▶ _Task objective_:
Retype each line of the material below word for word; pictures stay out.

▶ _Records_:
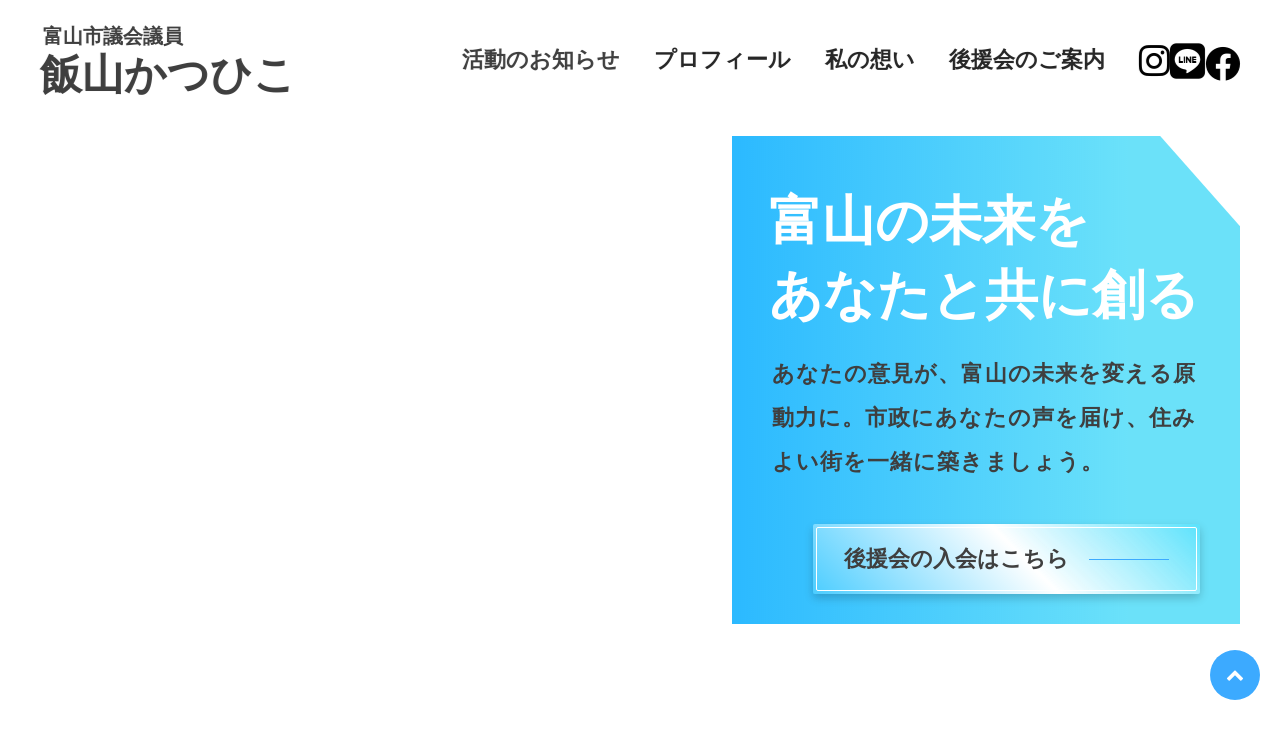

--- FILE ---
content_type: text/plain; charset=utf-8
request_url: https://analytics.studiodesignapp.com/event
body_size: -235
content:
Message published: 17380930458525562

--- FILE ---
content_type: image/svg+xml
request_url: https://storage.googleapis.com/studio-design-asset-files/projects/Z9qpBeV7WP/s-68x150_db56b339-8251-4b8c-a476-1674e464932a.svg
body_size: -223
content:
<?xml version="1.0" encoding="UTF-8"?>
<svg id="_レイヤー_4" data-name="レイヤー 4" xmlns="http://www.w3.org/2000/svg" viewBox="0 0 280.3 621">
  <defs>
    <style>
      .cls-1 {
        fill: #fff;
        stroke-width: 0px;
      }
    </style>
  </defs>
  <polygon class="cls-1" points="0 0 264.3 310.5 0 621 280.3 621 280.3 0 0 0"/>
</svg>

--- FILE ---
content_type: image/svg+xml
request_url: https://storage.googleapis.com/studio-design-asset-files/projects/Z9qpBeV7WP/s-150x150_a8235554-14f7-4b5a-bb4f-2077e3d08a23.svg
body_size: -157
content:
<?xml version="1.0" encoding="UTF-8"?>
<svg id="_レイヤー_2" data-name="レイヤー 2" xmlns="http://www.w3.org/2000/svg" viewBox="0 0 590 590">
  <defs>
    <style>
      .cls-1 {
        fill: #fff;
        opacity: .8;
        stroke-width: 0px;
      }
    </style>
  </defs>
  <rect class="cls-1" x="-171.53" y="182.68" width="936.9" height="199.01" transform="translate(-112.64 289.03) rotate(-44.5)"/>
</svg>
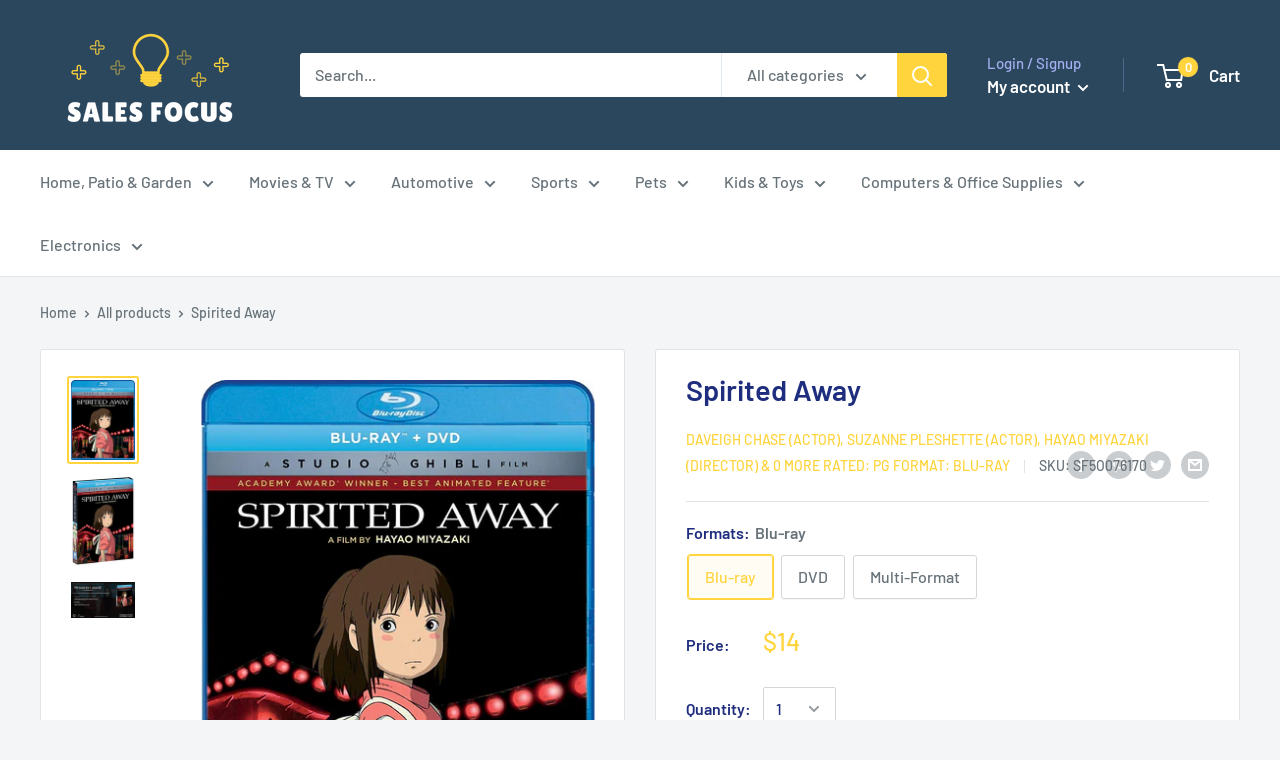

--- FILE ---
content_type: text/javascript
request_url: https://salesfocusstore.com/cdn/shop/t/2/assets/custom.js?v=90373254691674712701601814850
body_size: -592
content:
//# sourceMappingURL=/cdn/shop/t/2/assets/custom.js.map?v=90373254691674712701601814850
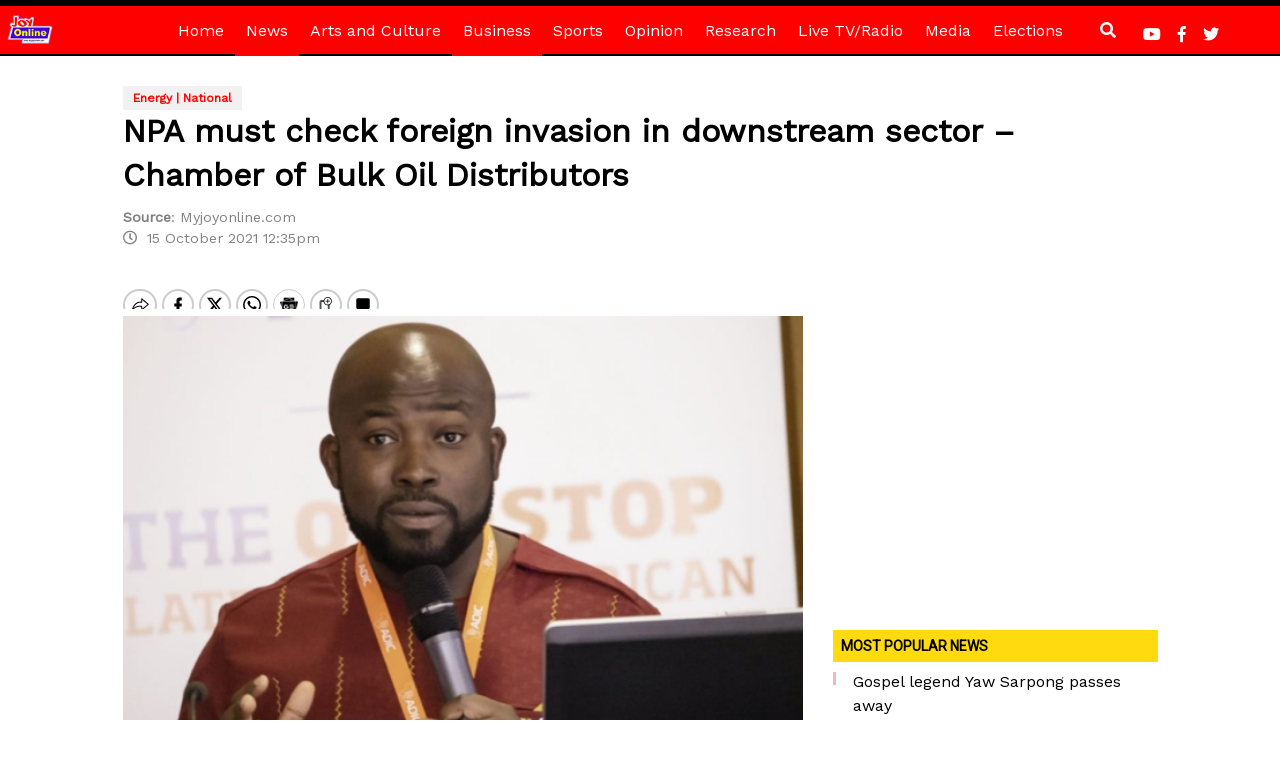

--- FILE ---
content_type: text/html; charset=utf-8
request_url: https://www.google.com/recaptcha/api2/aframe
body_size: 268
content:
<!DOCTYPE HTML><html><head><meta http-equiv="content-type" content="text/html; charset=UTF-8"></head><body><script nonce="2vC-v0MFoPQH62FVCwHUEQ">/** Anti-fraud and anti-abuse applications only. See google.com/recaptcha */ try{var clients={'sodar':'https://pagead2.googlesyndication.com/pagead/sodar?'};window.addEventListener("message",function(a){try{if(a.source===window.parent){var b=JSON.parse(a.data);var c=clients[b['id']];if(c){var d=document.createElement('img');d.src=c+b['params']+'&rc='+(localStorage.getItem("rc::a")?sessionStorage.getItem("rc::b"):"");window.document.body.appendChild(d);sessionStorage.setItem("rc::e",parseInt(sessionStorage.getItem("rc::e")||0)+1);localStorage.setItem("rc::h",'1768957050024');}}}catch(b){}});window.parent.postMessage("_grecaptcha_ready", "*");}catch(b){}</script></body></html>

--- FILE ---
content_type: application/javascript; charset=utf-8
request_url: https://fundingchoicesmessages.google.com/f/AGSKWxX6NJzRkFfXbD-I4JJmCXqOey0P1Y3Y58OK9lwtDR4GsNLOm4ZRJyzcUxgMTsvoVL13EqTUL8WuT-Hes1bLpbjNkA6PcF4rVUa8KDR8xvcCG1p6-cvC5g977QBeeqG8WwrysZb8wr3taqy4VX5AeD_fyPUELl3tL-JE-cyFIMmjYT4aXxtYNUj7zPjH/_/stream-ad./googleheadad./AdBackground./adframebottom./adim.html?ad
body_size: -1292
content:
window['6a7c2904-67d1-431a-b594-b95dd387a850'] = true;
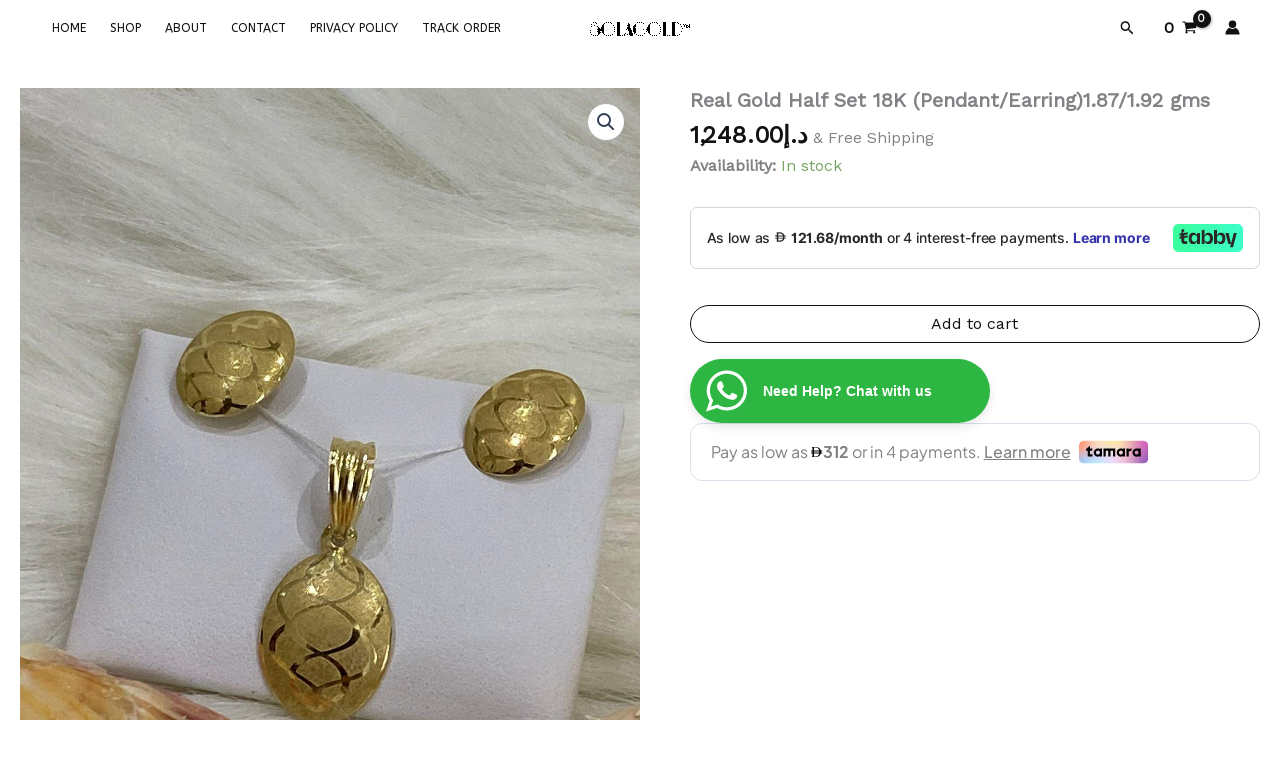

--- FILE ---
content_type: text/html; charset=utf-8
request_url: https://www.google.com/recaptcha/api2/aframe
body_size: 165
content:
<!DOCTYPE HTML><html><head><meta http-equiv="content-type" content="text/html; charset=UTF-8"></head><body><script nonce="UeA0B7AYgY7TH4iMllzGiA">/** Anti-fraud and anti-abuse applications only. See google.com/recaptcha */ try{var clients={'sodar':'https://pagead2.googlesyndication.com/pagead/sodar?'};window.addEventListener("message",function(a){try{if(a.source===window.parent){var b=JSON.parse(a.data);var c=clients[b['id']];if(c){var d=document.createElement('img');d.src=c+b['params']+'&rc='+(localStorage.getItem("rc::a")?sessionStorage.getItem("rc::b"):"");window.document.body.appendChild(d);sessionStorage.setItem("rc::e",parseInt(sessionStorage.getItem("rc::e")||0)+1);localStorage.setItem("rc::h",'1768879335023');}}}catch(b){}});window.parent.postMessage("_grecaptcha_ready", "*");}catch(b){}</script></body></html>

--- FILE ---
content_type: text/plain; charset=utf-8
request_url: https://checkout.tabby.ai/widgets/api/web
body_size: 102
content:
{"aid":"m_1c7ad20e-acaa-4ea0-98ff-cd2485b01348","experiments":{"entity_id":"b1b21f5b-e1cf-481b-aa07-50912cc449d7"},"offers":{"installments":[{"amount":312,"isLimitedTimeOffer":false,"paymentsCount":4,"period":{"size":"month","value":1},"priority":1,"serviceFeePolicy":"per_installment","totalFees":0},{"amount":218.4,"isLimitedTimeOffer":false,"paymentsCount":6,"period":{"size":"month","value":1},"priority":2,"serviceFeePolicy":"overall","totalFees":62.4},{"amount":170.04,"isLimitedTimeOffer":false,"paymentsCount":8,"period":{"size":"month","value":1},"priority":3,"serviceFeePolicy":"overall","totalFees":112.32},{"amount":121.68,"isLimitedTimeOffer":false,"paymentsCount":12,"period":{"size":"month","value":1},"priority":4,"serviceFeePolicy":"overall","totalFees":212.16}]}}

--- FILE ---
content_type: text/plain; charset=utf-8
request_url: https://checkout.tabby.ai/widgets/api/web
body_size: 163
content:
{"aid":"m_1c7ad20e-acaa-4ea0-98ff-cd2485b01348","experiments":{"entity_id":"b1b21f5b-e1cf-481b-aa07-50912cc449d7"},"offers":{"installments":[{"amount":312,"isLimitedTimeOffer":false,"paymentsCount":4,"period":{"size":"month","value":1},"priority":1,"serviceFeePolicy":"per_installment","totalFees":0},{"amount":218.4,"isLimitedTimeOffer":false,"paymentsCount":6,"period":{"size":"month","value":1},"priority":2,"serviceFeePolicy":"overall","totalFees":62.4},{"amount":170.04,"isLimitedTimeOffer":false,"paymentsCount":8,"period":{"size":"month","value":1},"priority":3,"serviceFeePolicy":"overall","totalFees":112.32},{"amount":121.68,"isLimitedTimeOffer":false,"paymentsCount":12,"period":{"size":"month","value":1},"priority":4,"serviceFeePolicy":"overall","totalFees":212.16}]}}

▶ _Answer box_:
--- FILE ---
content_type: text/plain; charset=utf-8
request_url: https://analytics.studiodesignapp.com/event
body_size: -235
content:
Message published: 17380930458525562

--- FILE ---
content_type: image/svg+xml
request_url: https://storage.googleapis.com/studio-design-asset-files/projects/Z9qpBeV7WP/s-68x150_db56b339-8251-4b8c-a476-1674e464932a.svg
body_size: -223
content:
<?xml version="1.0" encoding="UTF-8"?>
<svg id="_レイヤー_4" data-name="レイヤー 4" xmlns="http://www.w3.org/2000/svg" viewBox="0 0 280.3 621">
  <defs>
    <style>
      .cls-1 {
        fill: #fff;
        stroke-width: 0px;
      }
    </style>
  </defs>
  <polygon class="cls-1" points="0 0 264.3 310.5 0 621 280.3 621 280.3 0 0 0"/>
</svg>

--- FILE ---
content_type: image/svg+xml
request_url: https://storage.googleapis.com/studio-design-asset-files/projects/Z9qpBeV7WP/s-150x150_a8235554-14f7-4b5a-bb4f-2077e3d08a23.svg
body_size: -157
content:
<?xml version="1.0" encoding="UTF-8"?>
<svg id="_レイヤー_2" data-name="レイヤー 2" xmlns="http://www.w3.org/2000/svg" viewBox="0 0 590 590">
  <defs>
    <style>
      .cls-1 {
        fill: #fff;
        opacity: .8;
        stroke-width: 0px;
      }
    </style>
  </defs>
  <rect class="cls-1" x="-171.53" y="182.68" width="936.9" height="199.01" transform="translate(-112.64 289.03) rotate(-44.5)"/>
</svg>

--- FILE ---
content_type: text/javascript
request_url: https://salesfocusstore.com/cdn/shop/t/2/assets/custom.js?v=90373254691674712701601814850
body_size: -592
content:
//# sourceMappingURL=/cdn/shop/t/2/assets/custom.js.map?v=90373254691674712701601814850

--- FILE ---
content_type: text/html; charset=utf-8
request_url: https://www.google.com/recaptcha/api2/aframe
body_size: 268
content:
<!DOCTYPE HTML><html><head><meta http-equiv="content-type" content="text/html; charset=UTF-8"></head><body><script nonce="2vC-v0MFoPQH62FVCwHUEQ">/** Anti-fraud and anti-abuse applications only. See google.com/recaptcha */ try{var clients={'sodar':'https://pagead2.googlesyndication.com/pagead/sodar?'};window.addEventListener("message",function(a){try{if(a.source===window.parent){var b=JSON.parse(a.data);var c=clients[b['id']];if(c){var d=document.createElement('img');d.src=c+b['params']+'&rc='+(localStorage.getItem("rc::a")?sessionStorage.getItem("rc::b"):"");window.document.body.appendChild(d);sessionStorage.setItem("rc::e",parseInt(sessionStorage.getItem("rc::e")||0)+1);localStorage.setItem("rc::h",'1768957050024');}}}catch(b){}});window.parent.postMessage("_grecaptcha_ready", "*");}catch(b){}</script></body></html>

--- FILE ---
content_type: application/javascript; charset=utf-8
request_url: https://fundingchoicesmessages.google.com/f/AGSKWxX6NJzRkFfXbD-I4JJmCXqOey0P1Y3Y58OK9lwtDR4GsNLOm4ZRJyzcUxgMTsvoVL13EqTUL8WuT-Hes1bLpbjNkA6PcF4rVUa8KDR8xvcCG1p6-cvC5g977QBeeqG8WwrysZb8wr3taqy4VX5AeD_fyPUELl3tL-JE-cyFIMmjYT4aXxtYNUj7zPjH/_/stream-ad./googleheadad./AdBackground./adframebottom./adim.html?ad
body_size: -1292
content:
window['6a7c2904-67d1-431a-b594-b95dd387a850'] = true;

--- FILE ---
content_type: text/html; charset=utf-8
request_url: https://www.google.com/recaptcha/api2/aframe
body_size: 165
content:
<!DOCTYPE HTML><html><head><meta http-equiv="content-type" content="text/html; charset=UTF-8"></head><body><script nonce="UeA0B7AYgY7TH4iMllzGiA">/** Anti-fraud and anti-abuse applications only. See google.com/recaptcha */ try{var clients={'sodar':'https://pagead2.googlesyndication.com/pagead/sodar?'};window.addEventListener("message",function(a){try{if(a.source===window.parent){var b=JSON.parse(a.data);var c=clients[b['id']];if(c){var d=document.createElement('img');d.src=c+b['params']+'&rc='+(localStorage.getItem("rc::a")?sessionStorage.getItem("rc::b"):"");window.document.body.appendChild(d);sessionStorage.setItem("rc::e",parseInt(sessionStorage.getItem("rc::e")||0)+1);localStorage.setItem("rc::h",'1768879335023');}}}catch(b){}});window.parent.postMessage("_grecaptcha_ready", "*");}catch(b){}</script></body></html>

--- FILE ---
content_type: text/plain; charset=utf-8
request_url: https://checkout.tabby.ai/widgets/api/web
body_size: 102
content:
{"aid":"m_1c7ad20e-acaa-4ea0-98ff-cd2485b01348","experiments":{"entity_id":"b1b21f5b-e1cf-481b-aa07-50912cc449d7"},"offers":{"installments":[{"amount":312,"isLimitedTimeOffer":false,"paymentsCount":4,"period":{"size":"month","value":1},"priority":1,"serviceFeePolicy":"per_installment","totalFees":0},{"amount":218.4,"isLimitedTimeOffer":false,"paymentsCount":6,"period":{"size":"month","value":1},"priority":2,"serviceFeePolicy":"overall","totalFees":62.4},{"amount":170.04,"isLimitedTimeOffer":false,"paymentsCount":8,"period":{"size":"month","value":1},"priority":3,"serviceFeePolicy":"overall","totalFees":112.32},{"amount":121.68,"isLimitedTimeOffer":false,"paymentsCount":12,"period":{"size":"month","value":1},"priority":4,"serviceFeePolicy":"overall","totalFees":212.16}]}}

--- FILE ---
content_type: text/plain; charset=utf-8
request_url: https://checkout.tabby.ai/widgets/api/web
body_size: 163
content:
{"aid":"m_1c7ad20e-acaa-4ea0-98ff-cd2485b01348","experiments":{"entity_id":"b1b21f5b-e1cf-481b-aa07-50912cc449d7"},"offers":{"installments":[{"amount":312,"isLimitedTimeOffer":false,"paymentsCount":4,"period":{"size":"month","value":1},"priority":1,"serviceFeePolicy":"per_installment","totalFees":0},{"amount":218.4,"isLimitedTimeOffer":false,"paymentsCount":6,"period":{"size":"month","value":1},"priority":2,"serviceFeePolicy":"overall","totalFees":62.4},{"amount":170.04,"isLimitedTimeOffer":false,"paymentsCount":8,"period":{"size":"month","value":1},"priority":3,"serviceFeePolicy":"overall","totalFees":112.32},{"amount":121.68,"isLimitedTimeOffer":false,"paymentsCount":12,"period":{"size":"month","value":1},"priority":4,"serviceFeePolicy":"overall","totalFees":212.16}]}}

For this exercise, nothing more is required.